Третий вариант: он никуда не уезжал. Сидел дома и только собирался куда-то отправиться, безо всякой, надо сказать, экзотики...

Белесое небо, которое почему-то называют синим, солнце, просвечивающее стекло с геометрической правильностью идеала, выхватывающее что-то позеленевшее на деревьях...

Еще немного и его разбередит спуститься и поскрести загривок асфальта бесплатной рифленкой своих подметок. Он откладывает книгу и идет к окну. Распрямившись, засунув руки в карманы, он напоминает Наполеона.

Солнце буравит его. Его взгляд буравит окрестности. Если он выйдет — будет немного жарко, немного неудобно и чревато всякими неожиданностями со стороны уравнявшихся с ним в росте прохожих. Но ему хочется выйти.

Не обманывай себя: ты лишь ищешь повод убежать от работы. Что за глупость, какое я имею к этому отношение? Но ты сам предмет моей работы: интересно, что ты будешь делать? Ты слишком откровенен, так не делается. Раскроем карты. Слишком рисковано делать это так скоро, мы еще не выработали плана. Ну что ж, давай вернемся к предыдущему: ты и творчество, ты — неусердный проводник творческой мощи вселенной.

Слушай, если мы так неуклюже начали, что будет дальше? Ну, интереснее всего, если ты все таки выйдешь. Чего цедить по чайной ложке: отправь меня сразу... Куда? Я, пожалуй, на свидание пойду. Правильно, иди, а там — будь что будет. Черт бы тебя побрал! Не ругайся, лучше подумай, не нужна ли тебе сумка (рюкзак), не хочешь ли ты зайти в магазин? Нет, не хочу. Если ты хочешь отправить меня в магазин, ты очень скучно начал. Нет, я не хочу отправлять тебя в магазин, я так спросил, чтобы ты зря домой не возвращался. Жарко. Жарко...

Кстати, ты не замечал: они поставили на нашу аллею здоровые уличные фонари. Ты думаешь — это разумно? И протянули между ними толстые канаты, как на причале. Кажется, что они под шумок тянут напрямик линию электропередач — куда-нибудь на Таймыр. Такое ощущение, что по плану аллея должна у них мягко переходить в электростанцию. Все трудней найти сходство с аллеей. И эта бойлерная, боком поставленная прямо на пути? Это такое архитектурное украшение? Прямо перед окнами, так счастливо на нее выходящими. Весь дом пялится на крышу, покрытую толем и засыпанную мусором. Веселый видец! Будто и не было до них никаких Версальских парков...

Господи, не погуби в себе архитектора, погнавшись за славой поэта, как Периандр! Он был хороший поэт? Совершенно дурной. Так ты считаешь, что... Забудь, это шутка. Жарко, однако.

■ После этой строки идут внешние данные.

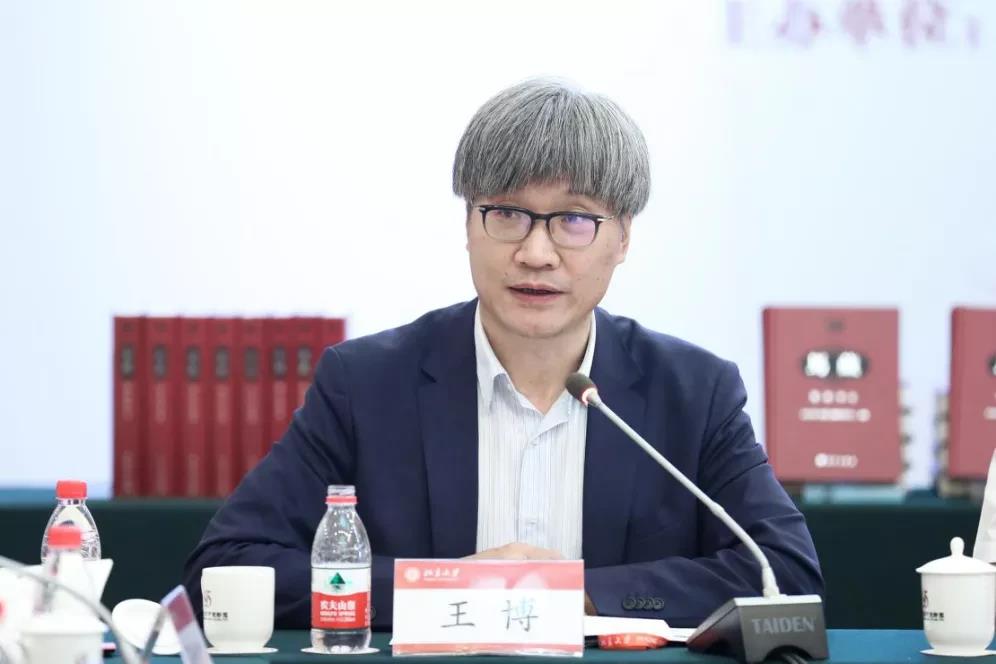 马克思主义在中国早期传播学术研讨会暨《马藏》出版座谈会在德赢AC米兰官网举行-出版人杂志官网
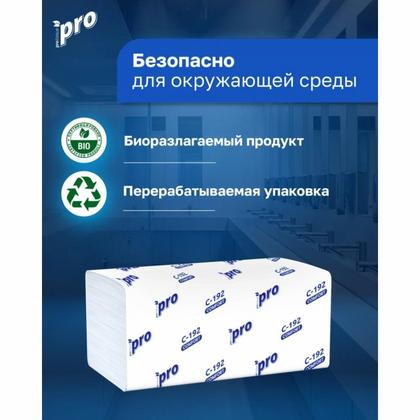 Полотенца бумажные  PROtissue V - сложение 200 листов, 2 слоя, 100% целлюлоза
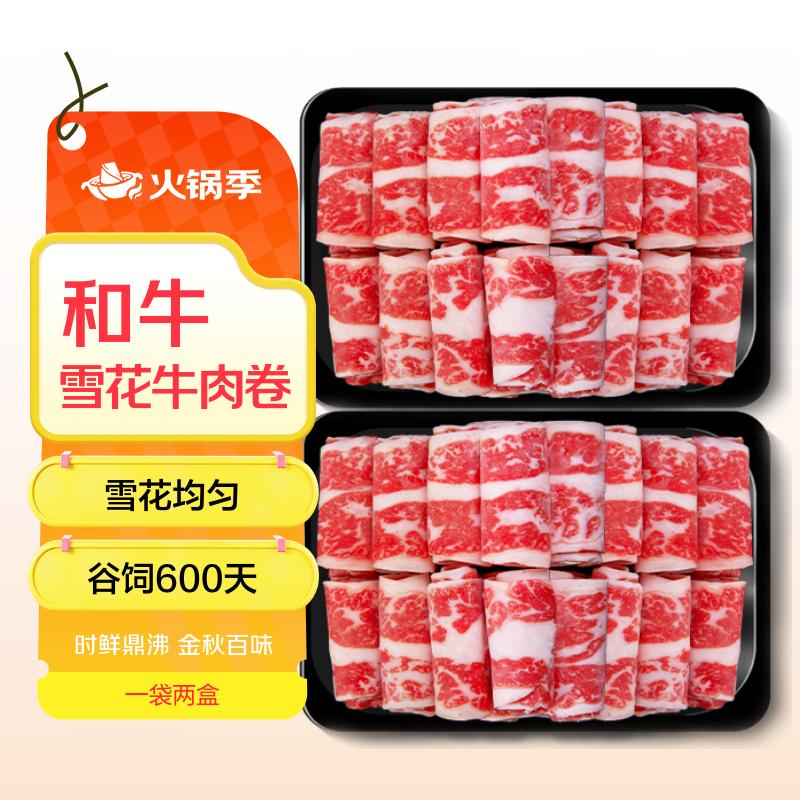 龍江和牛和牛雪花牛肉卷400g 涮火锅食材 生鲜牛肉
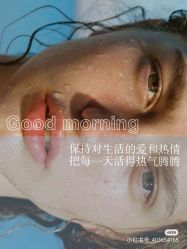 -蒙娜丽莎国际美容中心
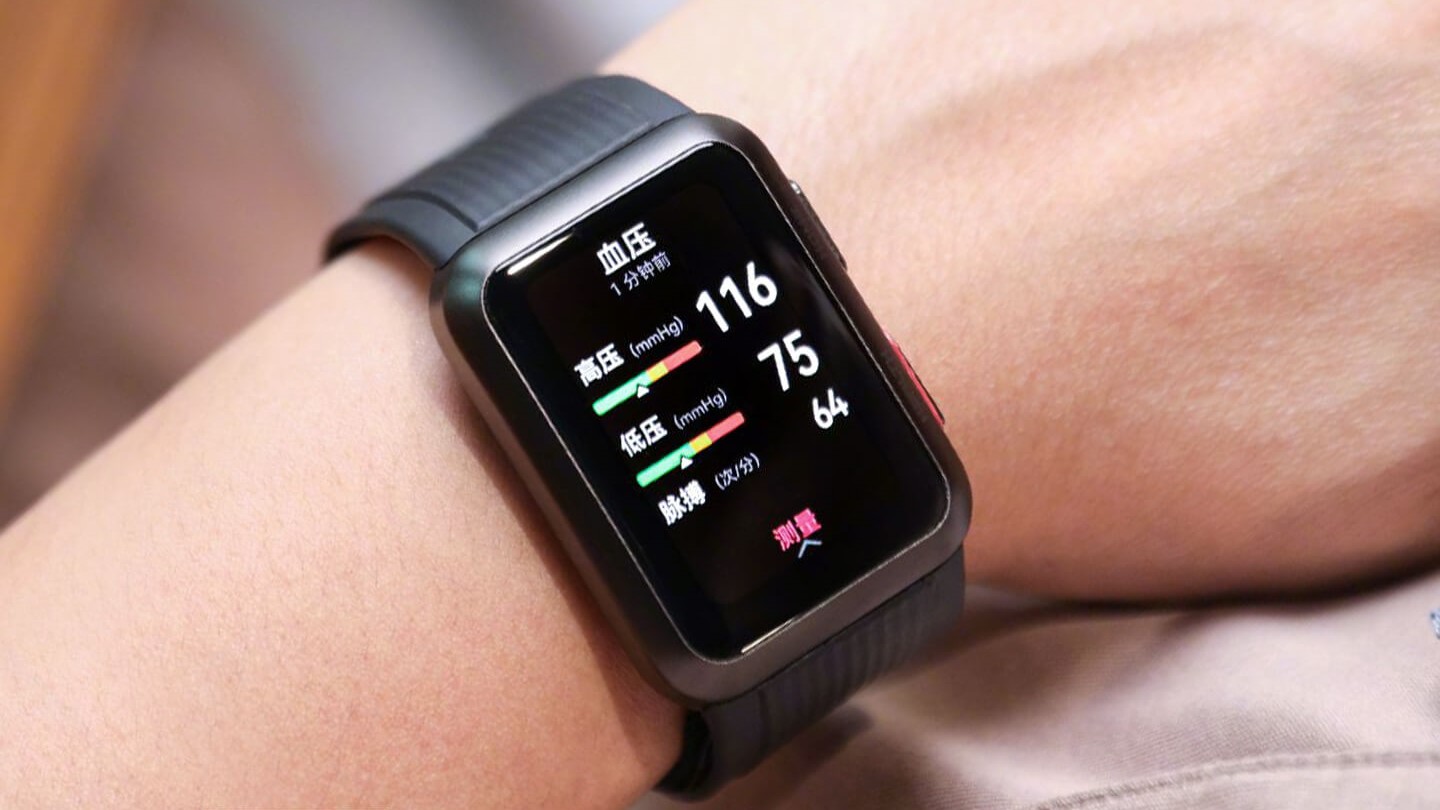 Huawei Watch D : une montre capable de mesurer la tension artérielle ?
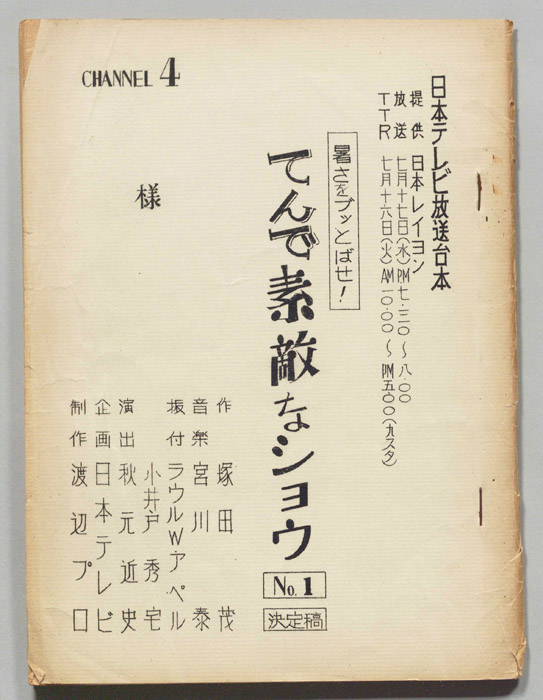 てんで素敵なショウ（決定稿）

Но только он вышел на улицу, над крышей соседнего дома назойливым видением выперла розово-лиловая туча. Вместе со своими товарищами ей было куда сподручнее в короткое время обложить полнеба, чем ему убедить себя в торжестве рокового обстоятельства.

Когда налетел первый шквал, он был в конце улицы и стоял в жестоком раздумье, противостоя ветру, и без того соблазнявщему не идти дальше. Новый порыв поднял целый столб пыли, выше самых высоких домов. Пыль реяла в воздухе, резала стеклом глаза и уже заволокла пространство, которое он еще только собирался пройти.

Это забавно, подумал он, забавно. Я почти придумал ему мысль: приготовления для Великого Потопа, но потом отменил ее, потому что она вряд ли могла прийти ему на ходу. Непонятным образом облака изменили направление и давно зашли в тыл. События развивались приятно заостренно — для любителя гроз в разное время года.

Но вместо того, чтобы вернуться домой за зонтиком, он зашагал дальше, поставив целью добраться до какого-то места, пока непогода раскачивается. По дороге он не раз задавал себе вопрос: что его задержало в этом тягучем времени, в котором он проспал несколько часов, и почему наконец возложил надежды на вечер — самое ненадежное время дня?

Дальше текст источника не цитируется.